(Items from a dataset)
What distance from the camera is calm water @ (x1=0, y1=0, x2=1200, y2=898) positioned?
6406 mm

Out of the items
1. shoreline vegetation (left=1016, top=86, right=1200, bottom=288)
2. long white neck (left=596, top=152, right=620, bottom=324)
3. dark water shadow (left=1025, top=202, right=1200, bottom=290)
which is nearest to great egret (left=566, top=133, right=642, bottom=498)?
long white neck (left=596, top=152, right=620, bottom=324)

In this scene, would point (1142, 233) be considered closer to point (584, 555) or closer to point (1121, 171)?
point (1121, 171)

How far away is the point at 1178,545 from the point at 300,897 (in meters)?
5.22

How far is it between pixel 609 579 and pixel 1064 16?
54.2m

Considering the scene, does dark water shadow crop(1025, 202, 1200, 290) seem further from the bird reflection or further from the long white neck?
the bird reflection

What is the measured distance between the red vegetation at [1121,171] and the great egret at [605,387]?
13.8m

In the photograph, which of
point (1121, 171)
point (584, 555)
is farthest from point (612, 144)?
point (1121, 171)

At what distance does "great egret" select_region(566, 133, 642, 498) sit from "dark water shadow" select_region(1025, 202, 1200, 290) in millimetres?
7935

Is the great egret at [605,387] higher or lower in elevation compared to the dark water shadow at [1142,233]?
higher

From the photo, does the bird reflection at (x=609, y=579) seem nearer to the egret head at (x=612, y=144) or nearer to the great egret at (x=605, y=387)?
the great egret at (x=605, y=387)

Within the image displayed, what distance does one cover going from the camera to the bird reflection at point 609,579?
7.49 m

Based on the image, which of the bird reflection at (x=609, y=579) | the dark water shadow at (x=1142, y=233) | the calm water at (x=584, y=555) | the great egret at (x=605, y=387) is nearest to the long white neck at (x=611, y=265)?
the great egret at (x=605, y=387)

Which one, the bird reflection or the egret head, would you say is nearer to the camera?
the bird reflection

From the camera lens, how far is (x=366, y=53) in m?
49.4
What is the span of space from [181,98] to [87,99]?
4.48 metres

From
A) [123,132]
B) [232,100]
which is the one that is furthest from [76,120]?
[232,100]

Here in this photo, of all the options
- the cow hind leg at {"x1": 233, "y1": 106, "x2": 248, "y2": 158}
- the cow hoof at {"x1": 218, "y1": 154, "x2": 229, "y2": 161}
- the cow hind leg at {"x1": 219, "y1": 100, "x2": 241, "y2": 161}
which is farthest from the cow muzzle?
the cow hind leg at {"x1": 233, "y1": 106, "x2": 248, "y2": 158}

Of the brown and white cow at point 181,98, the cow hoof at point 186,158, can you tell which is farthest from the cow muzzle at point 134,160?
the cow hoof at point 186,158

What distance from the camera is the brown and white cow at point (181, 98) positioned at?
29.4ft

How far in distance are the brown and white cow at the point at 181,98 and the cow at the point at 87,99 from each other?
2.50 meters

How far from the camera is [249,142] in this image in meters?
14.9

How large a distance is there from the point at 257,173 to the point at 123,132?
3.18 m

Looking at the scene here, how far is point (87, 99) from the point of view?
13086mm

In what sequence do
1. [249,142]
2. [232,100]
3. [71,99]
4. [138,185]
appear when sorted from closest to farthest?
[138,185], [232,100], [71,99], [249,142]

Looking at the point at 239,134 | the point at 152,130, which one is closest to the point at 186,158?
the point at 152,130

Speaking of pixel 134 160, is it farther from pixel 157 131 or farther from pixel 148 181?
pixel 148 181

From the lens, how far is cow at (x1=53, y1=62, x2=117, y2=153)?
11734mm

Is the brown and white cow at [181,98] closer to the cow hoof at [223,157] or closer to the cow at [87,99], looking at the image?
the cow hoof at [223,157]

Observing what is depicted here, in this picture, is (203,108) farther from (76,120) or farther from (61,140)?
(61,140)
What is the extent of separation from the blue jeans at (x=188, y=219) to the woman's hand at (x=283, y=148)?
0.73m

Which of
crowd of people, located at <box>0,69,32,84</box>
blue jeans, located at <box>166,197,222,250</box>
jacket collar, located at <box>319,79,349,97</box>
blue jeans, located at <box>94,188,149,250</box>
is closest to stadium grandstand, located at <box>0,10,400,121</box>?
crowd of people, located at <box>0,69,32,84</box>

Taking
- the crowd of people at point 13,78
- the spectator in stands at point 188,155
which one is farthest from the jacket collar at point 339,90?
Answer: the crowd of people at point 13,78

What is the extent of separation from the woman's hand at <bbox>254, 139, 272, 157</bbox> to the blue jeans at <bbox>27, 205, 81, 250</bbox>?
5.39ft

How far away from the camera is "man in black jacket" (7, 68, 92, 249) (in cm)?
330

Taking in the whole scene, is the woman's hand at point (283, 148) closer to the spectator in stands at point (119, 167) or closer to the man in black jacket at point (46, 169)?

#### STATED PROBLEM
Please copy everything in the data from the line containing "How far from" down through its final line, keeping every line unchanged.

#### FINISHED EXERCISE
How far from the camera is [249,142] in this image in meters?
14.9

How large a distance is there from the point at 257,173 to the point at 123,132?
3.18 m

Looking at the scene here, how far is point (87, 99) from the point of view?
13086mm

In what sequence do
1. [249,142]
2. [232,100]
3. [71,99]
4. [138,185]
appear when sorted from closest to farthest?
[138,185], [232,100], [71,99], [249,142]

Looking at the point at 239,134 | the point at 152,130, which one is closest to the point at 186,158?
the point at 152,130

Speaking of pixel 134 160, is it farther from pixel 157 131 or farther from pixel 148 181?
pixel 148 181

From the lens, how far is cow at (x1=53, y1=62, x2=117, y2=153)?
11734mm

Is the brown and white cow at [181,98] closer to the cow hoof at [223,157] or closer to the cow at [87,99], looking at the image?
the cow hoof at [223,157]

Observing what is depicted here, in this picture, is (203,108) farther from (76,120) or farther from (61,140)?
(61,140)
What is the extent of separation from the blue jeans at (x=188, y=219) to the woman's hand at (x=283, y=148)?
0.73m

Which of
crowd of people, located at <box>0,69,32,84</box>
blue jeans, located at <box>166,197,222,250</box>
jacket collar, located at <box>319,79,349,97</box>
blue jeans, located at <box>94,188,149,250</box>
is closest to stadium grandstand, located at <box>0,10,400,121</box>?
crowd of people, located at <box>0,69,32,84</box>

Taking
- the crowd of people at point 13,78
- the spectator in stands at point 188,155
which one is farthest from the jacket collar at point 339,90?
Answer: the crowd of people at point 13,78

What is the extent of separation from the woman's hand at <bbox>254, 139, 272, 157</bbox> to the blue jeans at <bbox>27, 205, 81, 250</bbox>?
5.39ft

How far away from the camera is "man in black jacket" (7, 68, 92, 249) (in cm)?
330

Taking in the whole scene, is the woman's hand at point (283, 148) closer to the spectator in stands at point (119, 167) or closer to the man in black jacket at point (46, 169)?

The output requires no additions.